Dataset entries
_ _ _

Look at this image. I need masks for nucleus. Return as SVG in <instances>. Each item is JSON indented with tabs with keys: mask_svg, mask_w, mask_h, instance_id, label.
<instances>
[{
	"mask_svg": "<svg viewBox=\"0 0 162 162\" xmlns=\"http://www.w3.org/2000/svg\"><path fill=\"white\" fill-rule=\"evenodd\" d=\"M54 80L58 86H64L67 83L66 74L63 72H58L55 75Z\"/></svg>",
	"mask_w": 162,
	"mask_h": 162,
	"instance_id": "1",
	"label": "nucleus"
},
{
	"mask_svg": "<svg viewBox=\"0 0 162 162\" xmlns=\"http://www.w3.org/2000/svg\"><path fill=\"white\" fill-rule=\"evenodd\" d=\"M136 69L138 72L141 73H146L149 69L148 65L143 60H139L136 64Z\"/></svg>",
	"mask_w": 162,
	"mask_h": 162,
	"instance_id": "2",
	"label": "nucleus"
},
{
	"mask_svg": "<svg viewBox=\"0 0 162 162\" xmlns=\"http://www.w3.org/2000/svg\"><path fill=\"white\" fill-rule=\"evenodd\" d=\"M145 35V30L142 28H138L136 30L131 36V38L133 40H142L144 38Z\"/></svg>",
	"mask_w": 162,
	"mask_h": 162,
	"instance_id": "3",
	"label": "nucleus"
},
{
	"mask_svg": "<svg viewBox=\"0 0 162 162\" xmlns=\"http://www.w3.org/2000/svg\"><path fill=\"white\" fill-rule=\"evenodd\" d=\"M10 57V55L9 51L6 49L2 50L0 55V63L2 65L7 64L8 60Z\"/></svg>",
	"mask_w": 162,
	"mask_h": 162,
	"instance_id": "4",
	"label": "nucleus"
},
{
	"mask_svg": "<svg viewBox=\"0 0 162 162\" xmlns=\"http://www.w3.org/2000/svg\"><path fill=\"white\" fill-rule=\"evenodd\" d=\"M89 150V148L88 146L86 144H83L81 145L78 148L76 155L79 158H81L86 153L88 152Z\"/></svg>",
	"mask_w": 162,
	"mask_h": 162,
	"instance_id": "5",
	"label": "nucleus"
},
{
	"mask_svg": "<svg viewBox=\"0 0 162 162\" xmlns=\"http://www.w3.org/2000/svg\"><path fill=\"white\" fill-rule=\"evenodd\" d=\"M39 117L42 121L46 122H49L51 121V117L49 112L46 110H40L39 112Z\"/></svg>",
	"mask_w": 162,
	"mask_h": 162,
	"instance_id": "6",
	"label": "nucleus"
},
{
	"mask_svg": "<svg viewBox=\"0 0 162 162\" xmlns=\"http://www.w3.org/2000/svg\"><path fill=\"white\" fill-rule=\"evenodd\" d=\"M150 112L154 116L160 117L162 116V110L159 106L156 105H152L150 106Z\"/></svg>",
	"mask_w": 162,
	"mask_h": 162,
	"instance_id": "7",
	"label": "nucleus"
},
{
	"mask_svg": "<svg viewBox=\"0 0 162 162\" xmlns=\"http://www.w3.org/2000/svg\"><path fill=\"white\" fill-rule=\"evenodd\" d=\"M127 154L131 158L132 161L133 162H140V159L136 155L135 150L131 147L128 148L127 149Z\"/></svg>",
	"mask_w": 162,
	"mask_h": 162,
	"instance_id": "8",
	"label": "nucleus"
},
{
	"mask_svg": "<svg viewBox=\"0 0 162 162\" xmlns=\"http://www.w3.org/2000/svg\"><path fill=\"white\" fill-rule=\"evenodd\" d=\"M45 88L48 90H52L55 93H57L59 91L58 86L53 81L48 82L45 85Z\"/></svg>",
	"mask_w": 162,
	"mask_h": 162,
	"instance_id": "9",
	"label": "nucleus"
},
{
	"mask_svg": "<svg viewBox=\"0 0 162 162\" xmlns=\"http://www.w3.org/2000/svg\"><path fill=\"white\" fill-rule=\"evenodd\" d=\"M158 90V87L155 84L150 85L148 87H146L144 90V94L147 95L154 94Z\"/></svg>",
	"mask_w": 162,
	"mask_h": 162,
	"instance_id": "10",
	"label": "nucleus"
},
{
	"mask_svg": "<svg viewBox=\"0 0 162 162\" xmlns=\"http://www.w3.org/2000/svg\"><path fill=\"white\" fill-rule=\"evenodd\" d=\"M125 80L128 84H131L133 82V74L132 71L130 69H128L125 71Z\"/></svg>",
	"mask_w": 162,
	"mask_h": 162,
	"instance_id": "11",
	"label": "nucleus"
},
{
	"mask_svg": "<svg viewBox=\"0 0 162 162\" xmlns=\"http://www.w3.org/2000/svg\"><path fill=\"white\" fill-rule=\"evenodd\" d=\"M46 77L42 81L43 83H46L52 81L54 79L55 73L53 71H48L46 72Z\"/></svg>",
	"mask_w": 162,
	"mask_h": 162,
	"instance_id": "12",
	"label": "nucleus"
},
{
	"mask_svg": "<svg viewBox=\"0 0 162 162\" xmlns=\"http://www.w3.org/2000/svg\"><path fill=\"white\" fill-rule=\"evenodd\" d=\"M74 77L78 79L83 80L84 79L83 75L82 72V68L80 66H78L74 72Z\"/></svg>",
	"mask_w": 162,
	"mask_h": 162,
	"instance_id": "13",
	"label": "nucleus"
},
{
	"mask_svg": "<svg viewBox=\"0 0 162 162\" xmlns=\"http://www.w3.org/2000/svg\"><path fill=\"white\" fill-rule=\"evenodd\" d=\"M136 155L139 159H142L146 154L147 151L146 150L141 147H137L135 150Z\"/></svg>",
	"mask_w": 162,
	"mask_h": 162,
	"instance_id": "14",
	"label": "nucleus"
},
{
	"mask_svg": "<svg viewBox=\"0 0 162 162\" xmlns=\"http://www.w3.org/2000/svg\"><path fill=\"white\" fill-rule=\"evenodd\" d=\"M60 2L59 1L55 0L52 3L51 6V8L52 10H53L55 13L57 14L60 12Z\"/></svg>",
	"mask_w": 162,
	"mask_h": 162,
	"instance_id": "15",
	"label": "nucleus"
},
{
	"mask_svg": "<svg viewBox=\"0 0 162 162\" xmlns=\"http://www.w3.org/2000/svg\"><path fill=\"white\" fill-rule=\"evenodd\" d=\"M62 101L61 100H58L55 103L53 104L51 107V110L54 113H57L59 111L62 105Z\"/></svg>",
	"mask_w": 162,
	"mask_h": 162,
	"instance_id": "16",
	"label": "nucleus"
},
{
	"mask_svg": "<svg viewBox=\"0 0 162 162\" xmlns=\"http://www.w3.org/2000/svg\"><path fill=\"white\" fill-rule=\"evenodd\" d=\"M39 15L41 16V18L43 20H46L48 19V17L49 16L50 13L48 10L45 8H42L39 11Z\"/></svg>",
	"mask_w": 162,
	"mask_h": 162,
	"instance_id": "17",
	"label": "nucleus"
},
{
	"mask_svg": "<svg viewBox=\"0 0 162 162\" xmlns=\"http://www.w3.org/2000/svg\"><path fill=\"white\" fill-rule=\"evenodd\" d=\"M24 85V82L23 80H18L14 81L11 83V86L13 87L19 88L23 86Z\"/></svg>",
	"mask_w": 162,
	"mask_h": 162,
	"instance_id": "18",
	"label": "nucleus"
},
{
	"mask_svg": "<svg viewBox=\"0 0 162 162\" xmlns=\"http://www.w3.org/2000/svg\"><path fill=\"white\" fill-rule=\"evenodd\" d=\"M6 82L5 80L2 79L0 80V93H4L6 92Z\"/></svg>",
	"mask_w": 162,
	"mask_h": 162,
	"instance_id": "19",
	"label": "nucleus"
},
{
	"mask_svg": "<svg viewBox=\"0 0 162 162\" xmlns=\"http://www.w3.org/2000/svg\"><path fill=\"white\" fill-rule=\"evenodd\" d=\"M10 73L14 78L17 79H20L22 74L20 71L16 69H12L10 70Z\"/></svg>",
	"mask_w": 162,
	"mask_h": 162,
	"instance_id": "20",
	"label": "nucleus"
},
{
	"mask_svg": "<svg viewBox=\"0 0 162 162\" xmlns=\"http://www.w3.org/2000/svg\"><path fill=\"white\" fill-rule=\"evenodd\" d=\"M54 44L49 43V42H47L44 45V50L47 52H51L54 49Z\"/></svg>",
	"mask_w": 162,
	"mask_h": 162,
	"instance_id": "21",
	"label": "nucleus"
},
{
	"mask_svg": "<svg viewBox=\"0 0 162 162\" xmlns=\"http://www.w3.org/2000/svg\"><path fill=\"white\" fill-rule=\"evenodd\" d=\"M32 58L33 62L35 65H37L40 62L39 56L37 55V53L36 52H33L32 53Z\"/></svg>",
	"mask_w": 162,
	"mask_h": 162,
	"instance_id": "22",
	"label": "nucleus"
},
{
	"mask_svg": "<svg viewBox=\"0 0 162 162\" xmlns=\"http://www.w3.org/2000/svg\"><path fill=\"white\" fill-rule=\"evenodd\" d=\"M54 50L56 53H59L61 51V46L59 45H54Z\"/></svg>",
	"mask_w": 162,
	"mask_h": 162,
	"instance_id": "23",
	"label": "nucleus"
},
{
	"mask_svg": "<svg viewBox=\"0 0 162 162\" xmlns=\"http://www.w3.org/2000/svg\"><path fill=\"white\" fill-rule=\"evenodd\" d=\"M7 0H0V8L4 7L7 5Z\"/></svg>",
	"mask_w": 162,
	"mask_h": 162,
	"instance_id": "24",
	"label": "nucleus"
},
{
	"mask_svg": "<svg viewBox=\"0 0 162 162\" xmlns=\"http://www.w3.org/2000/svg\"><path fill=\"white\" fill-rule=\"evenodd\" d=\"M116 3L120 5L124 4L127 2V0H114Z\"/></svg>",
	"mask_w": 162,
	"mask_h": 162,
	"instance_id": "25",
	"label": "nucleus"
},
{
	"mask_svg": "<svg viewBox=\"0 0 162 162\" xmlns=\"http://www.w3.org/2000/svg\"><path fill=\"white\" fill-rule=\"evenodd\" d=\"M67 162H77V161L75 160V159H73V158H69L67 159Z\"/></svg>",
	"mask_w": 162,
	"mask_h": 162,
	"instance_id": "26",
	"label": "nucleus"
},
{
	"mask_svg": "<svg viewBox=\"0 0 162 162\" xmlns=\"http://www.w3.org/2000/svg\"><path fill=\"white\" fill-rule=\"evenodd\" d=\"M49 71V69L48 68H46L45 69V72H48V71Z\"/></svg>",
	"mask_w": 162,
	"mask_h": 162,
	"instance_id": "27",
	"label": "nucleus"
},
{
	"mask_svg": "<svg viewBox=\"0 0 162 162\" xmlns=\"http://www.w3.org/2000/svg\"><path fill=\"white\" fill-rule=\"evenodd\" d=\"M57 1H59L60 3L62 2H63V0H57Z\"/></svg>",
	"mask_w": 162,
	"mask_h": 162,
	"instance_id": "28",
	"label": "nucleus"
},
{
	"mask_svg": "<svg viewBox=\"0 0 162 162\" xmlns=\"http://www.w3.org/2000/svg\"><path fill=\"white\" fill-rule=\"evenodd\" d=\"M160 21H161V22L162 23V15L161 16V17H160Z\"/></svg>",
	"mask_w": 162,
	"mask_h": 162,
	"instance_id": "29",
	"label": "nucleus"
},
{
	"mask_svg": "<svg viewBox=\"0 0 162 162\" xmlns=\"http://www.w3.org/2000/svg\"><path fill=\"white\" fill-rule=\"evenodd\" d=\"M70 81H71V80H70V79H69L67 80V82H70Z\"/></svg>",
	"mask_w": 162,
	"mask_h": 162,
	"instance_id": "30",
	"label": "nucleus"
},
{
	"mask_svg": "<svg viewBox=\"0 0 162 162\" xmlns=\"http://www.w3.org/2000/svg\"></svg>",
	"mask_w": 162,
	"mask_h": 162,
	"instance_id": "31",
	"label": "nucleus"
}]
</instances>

_ _ _

Task requirements -
Please report each line of the data above that contains the string "instances". Treat the match as case-sensitive.

Written response -
Look at this image. I need masks for nucleus. Return as SVG in <instances>. Each item is JSON indented with tabs with keys: mask_svg, mask_w, mask_h, instance_id, label.
<instances>
</instances>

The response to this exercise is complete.